O teatro que apresentava o Brasil, o mundo, e marcava vidas
Do interior baiano, Antonilia Marra sempre aspirou descobrir o Brasil além dos limites de Barreiras (BA), uma cidade que, na década de 1960 oferecia apenas um viés da agricultura. Por esse motivo, quando ela viu que a tia e duas irmãs dela viriam a Brasília, logo avistou uma oportunidade de encontrar um novo lugar para alcançar o que ela nem mesmo sabia na época: viver a plenitude do mundo, da cultura e da poesia.
“Na minha cidade, dependia muito de agricultura, não tinha outras oportunidades. Minha vida ia ser muito diferente lá e eu tinha uma ambição de não ficar na mesmice, queria crescer. Apesar de não ter muito conhecimento do que era aqui, eu queria e precisava fazer algo para viver outras coisas”, lembra.
Ela contou ao pai que a cidade era uma oportunidade de trabalho e, apoiada por ele, chegou à capital aos 16 anos, em 1976. Logo Antonilia se encantou com o design da cidade, os ares modernos e “o clima super agradável”.
Entre passeios no Parque da Cidade e no Conjunto Nacional, ela se satisfazia em ver que a vida poderia ser mais do que só trabalho. No entanto, foi apenas quando pisou no Teatro Nacional que teve a certeza de que encontrou o que buscava: um lugar que a levaria a conhecer o mundo e a ser inspirada pela arte.
“Era o lugar que eu mais gostava de ir. Era uma oportunidade de ver coisas novas, de descobrir o mundo. Eu não conhecia cultura e ali eu vi muitos espetáculos. Era um outro mundo”, conta, emocionada.

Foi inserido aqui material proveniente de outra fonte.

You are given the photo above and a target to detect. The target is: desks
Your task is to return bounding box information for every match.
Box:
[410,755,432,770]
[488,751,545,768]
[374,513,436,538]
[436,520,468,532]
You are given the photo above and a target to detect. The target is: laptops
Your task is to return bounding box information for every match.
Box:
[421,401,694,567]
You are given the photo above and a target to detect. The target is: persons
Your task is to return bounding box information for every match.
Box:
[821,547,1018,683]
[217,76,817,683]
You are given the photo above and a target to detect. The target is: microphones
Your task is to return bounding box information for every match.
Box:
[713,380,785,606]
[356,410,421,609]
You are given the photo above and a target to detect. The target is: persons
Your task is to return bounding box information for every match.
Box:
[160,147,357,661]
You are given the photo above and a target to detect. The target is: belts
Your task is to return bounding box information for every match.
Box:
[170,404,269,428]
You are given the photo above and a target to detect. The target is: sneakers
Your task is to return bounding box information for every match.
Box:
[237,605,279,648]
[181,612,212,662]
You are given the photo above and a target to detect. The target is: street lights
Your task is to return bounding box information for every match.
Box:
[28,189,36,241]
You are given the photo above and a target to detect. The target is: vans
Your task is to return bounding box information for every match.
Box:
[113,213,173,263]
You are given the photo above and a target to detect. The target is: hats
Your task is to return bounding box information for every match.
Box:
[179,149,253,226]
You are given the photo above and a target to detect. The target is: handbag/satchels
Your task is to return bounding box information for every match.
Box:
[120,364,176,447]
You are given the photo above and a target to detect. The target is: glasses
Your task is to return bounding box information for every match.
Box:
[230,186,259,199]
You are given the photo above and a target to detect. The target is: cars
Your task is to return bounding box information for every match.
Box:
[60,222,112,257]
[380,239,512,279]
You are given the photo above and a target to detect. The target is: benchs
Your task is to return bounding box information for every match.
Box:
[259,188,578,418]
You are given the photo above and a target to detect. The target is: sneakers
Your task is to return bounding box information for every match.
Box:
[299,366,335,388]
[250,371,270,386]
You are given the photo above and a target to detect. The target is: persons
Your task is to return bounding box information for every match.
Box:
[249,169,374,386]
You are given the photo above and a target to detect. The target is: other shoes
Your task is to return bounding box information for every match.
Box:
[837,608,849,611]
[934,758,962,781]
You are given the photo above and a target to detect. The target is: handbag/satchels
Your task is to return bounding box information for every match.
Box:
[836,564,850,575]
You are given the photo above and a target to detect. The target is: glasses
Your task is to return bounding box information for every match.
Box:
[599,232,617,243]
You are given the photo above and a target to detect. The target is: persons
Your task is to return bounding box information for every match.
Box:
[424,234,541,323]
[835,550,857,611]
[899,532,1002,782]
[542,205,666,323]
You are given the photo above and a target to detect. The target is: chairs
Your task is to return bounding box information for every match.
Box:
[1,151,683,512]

Cerca de 42 anos depois, Antonilia ainda se lembra do dia em que a vida dela foi marcada naquele Teatro. Ela assistiu ao espetáculo A Chorus Line, no qual Claudia Raia protagonizava uma história de superação de um grupo de artistas que corriam atrás do sonho de estrelar na Broadway.
“Era um musical, uma versão de um espetáculo americano. Foi muito bonito e uma mensagem muito forte. Me marcou demais”, lembra Antonilia. O espetáculo também marcou a carreira da atriz Claudia Raia: aos 16 anos, ela estreou nos palcos com a obra, que marcou o começo de uma nova era dos musicais brasileiros.
Além de Cláudia, Antonilia assistiu a Chico Anísio e outros grandes atores da época. Ela lembra que o teatro também era palco de diversas exposições, até mesmo de plantas.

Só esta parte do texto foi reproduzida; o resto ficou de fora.